Malaria transmission will not simply stop even during a very successful elimination campaign, but will go from very high, to high, to low, with a tail of many years before it is finally eliminated. The second major change for health services will be the changing clinical picture of the disease. Due to decreasing exposure to malaria, the population will over time have reduced immunity. Initially, immunity in adults will be high, but as the population of children born in a period of low transmission ages, an increasingly large cohort of adults with little previous exposure to malaria will become exposed and become sick. Experience from South East Asia demonstrates that adults will bear an increasing burden of disease. Currently, in much of Africa, adult severe malaria is exceptionally rare and frequently overdiagnosed; in the transition between hyperendemic malaria (now) and elimination it may become relatively much more common.
The implications for clinical services are broad.
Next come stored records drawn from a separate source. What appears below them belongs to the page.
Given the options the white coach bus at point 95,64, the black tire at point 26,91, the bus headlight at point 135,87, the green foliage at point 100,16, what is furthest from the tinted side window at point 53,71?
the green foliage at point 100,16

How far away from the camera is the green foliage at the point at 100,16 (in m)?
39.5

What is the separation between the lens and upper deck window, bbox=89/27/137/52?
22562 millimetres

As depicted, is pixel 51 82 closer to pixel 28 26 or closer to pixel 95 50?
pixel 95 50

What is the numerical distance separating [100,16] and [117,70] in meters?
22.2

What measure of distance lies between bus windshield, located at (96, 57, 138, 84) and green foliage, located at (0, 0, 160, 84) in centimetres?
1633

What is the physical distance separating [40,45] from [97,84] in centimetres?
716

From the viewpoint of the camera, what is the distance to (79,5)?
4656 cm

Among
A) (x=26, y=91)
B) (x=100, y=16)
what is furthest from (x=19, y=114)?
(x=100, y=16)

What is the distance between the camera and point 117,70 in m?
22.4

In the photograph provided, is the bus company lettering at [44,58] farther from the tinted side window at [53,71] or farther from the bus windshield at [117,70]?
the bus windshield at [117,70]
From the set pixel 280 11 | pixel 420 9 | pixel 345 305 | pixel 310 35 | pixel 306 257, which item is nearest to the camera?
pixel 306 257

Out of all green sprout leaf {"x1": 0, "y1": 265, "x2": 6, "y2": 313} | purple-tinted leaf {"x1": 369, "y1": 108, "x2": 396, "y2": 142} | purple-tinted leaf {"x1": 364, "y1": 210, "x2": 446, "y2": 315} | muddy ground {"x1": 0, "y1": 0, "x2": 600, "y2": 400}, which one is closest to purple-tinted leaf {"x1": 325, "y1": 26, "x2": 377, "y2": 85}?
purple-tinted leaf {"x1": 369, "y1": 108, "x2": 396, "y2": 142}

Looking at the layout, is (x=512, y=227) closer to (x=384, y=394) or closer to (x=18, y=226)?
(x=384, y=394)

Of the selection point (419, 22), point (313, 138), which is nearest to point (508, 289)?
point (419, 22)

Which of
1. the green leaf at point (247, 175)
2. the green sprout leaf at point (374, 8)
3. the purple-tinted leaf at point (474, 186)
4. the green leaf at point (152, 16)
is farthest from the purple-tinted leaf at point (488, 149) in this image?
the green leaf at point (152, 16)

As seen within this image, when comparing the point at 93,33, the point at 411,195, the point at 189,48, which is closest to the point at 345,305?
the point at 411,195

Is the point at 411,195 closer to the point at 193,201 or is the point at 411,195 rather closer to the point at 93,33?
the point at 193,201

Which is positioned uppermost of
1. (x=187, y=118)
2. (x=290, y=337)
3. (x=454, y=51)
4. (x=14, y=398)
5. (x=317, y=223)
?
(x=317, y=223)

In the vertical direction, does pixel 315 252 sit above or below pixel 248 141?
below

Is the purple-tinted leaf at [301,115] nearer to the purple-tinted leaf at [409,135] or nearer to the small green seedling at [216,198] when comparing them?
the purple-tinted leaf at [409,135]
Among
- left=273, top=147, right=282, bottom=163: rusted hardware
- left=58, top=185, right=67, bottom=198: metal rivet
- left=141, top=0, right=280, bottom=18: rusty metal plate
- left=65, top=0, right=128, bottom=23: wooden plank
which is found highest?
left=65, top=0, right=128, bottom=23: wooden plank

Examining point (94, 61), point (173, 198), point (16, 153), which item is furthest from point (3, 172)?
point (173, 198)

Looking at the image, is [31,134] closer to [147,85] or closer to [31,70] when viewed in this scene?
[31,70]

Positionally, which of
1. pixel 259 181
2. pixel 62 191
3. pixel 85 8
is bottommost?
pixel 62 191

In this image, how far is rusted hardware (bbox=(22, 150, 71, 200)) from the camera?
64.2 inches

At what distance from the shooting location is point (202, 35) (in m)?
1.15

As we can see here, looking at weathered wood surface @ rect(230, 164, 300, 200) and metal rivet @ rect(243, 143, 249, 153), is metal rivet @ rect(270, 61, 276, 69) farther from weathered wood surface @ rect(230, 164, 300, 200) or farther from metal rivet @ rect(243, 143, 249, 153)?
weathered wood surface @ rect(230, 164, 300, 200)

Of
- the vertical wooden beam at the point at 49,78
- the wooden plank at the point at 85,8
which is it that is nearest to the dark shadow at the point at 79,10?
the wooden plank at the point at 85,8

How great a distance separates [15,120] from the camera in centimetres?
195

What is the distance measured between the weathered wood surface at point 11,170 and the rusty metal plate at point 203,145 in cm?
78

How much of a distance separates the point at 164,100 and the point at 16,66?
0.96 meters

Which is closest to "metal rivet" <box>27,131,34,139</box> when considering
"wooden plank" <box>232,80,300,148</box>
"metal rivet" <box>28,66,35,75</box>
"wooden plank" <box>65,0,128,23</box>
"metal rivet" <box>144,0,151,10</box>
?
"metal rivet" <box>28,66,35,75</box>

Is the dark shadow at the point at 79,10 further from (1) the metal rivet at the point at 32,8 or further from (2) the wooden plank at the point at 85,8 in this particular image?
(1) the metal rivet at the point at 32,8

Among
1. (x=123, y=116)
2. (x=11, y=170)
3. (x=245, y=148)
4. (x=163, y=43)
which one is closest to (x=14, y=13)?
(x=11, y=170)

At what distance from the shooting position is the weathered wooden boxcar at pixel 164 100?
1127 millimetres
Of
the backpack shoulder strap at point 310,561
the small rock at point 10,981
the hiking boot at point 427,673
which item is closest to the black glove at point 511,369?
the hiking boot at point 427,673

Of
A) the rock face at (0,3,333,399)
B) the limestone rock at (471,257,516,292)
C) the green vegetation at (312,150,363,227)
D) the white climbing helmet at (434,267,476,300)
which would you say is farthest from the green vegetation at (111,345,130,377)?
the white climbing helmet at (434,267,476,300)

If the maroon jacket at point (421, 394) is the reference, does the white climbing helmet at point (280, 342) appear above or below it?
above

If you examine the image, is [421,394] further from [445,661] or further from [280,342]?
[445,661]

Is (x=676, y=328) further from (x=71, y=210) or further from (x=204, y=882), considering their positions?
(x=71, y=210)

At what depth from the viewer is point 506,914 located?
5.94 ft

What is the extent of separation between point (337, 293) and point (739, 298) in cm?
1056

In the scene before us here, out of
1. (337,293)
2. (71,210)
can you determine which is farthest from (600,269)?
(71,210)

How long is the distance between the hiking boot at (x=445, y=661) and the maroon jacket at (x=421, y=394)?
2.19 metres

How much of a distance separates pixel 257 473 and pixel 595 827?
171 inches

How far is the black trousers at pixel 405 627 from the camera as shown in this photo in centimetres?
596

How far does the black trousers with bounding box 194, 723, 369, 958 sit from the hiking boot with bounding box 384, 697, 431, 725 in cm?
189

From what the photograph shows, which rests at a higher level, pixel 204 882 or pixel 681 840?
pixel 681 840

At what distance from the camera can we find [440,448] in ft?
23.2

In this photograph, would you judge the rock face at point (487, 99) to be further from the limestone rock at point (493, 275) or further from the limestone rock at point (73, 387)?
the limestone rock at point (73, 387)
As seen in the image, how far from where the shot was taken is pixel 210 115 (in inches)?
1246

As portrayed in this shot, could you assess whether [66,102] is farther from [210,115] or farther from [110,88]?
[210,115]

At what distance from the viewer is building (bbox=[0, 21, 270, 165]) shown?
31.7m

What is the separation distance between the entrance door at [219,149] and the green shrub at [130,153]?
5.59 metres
As clinicians, we have to adapt to the changing epidemiology of the disease, firstly accepting that not all fevers are due to malaria, secondly that the only way to diagnose the disease is by laboratory confirmation, thirdly that reporting true cases of malaria plays an important role as reported malaria guides control efforts. With or without new resources to eliminate or eradicate malaria, the epidemiology of malaria is changing and clinicians in Africa and elsewhere need to reflect that in their daily practice.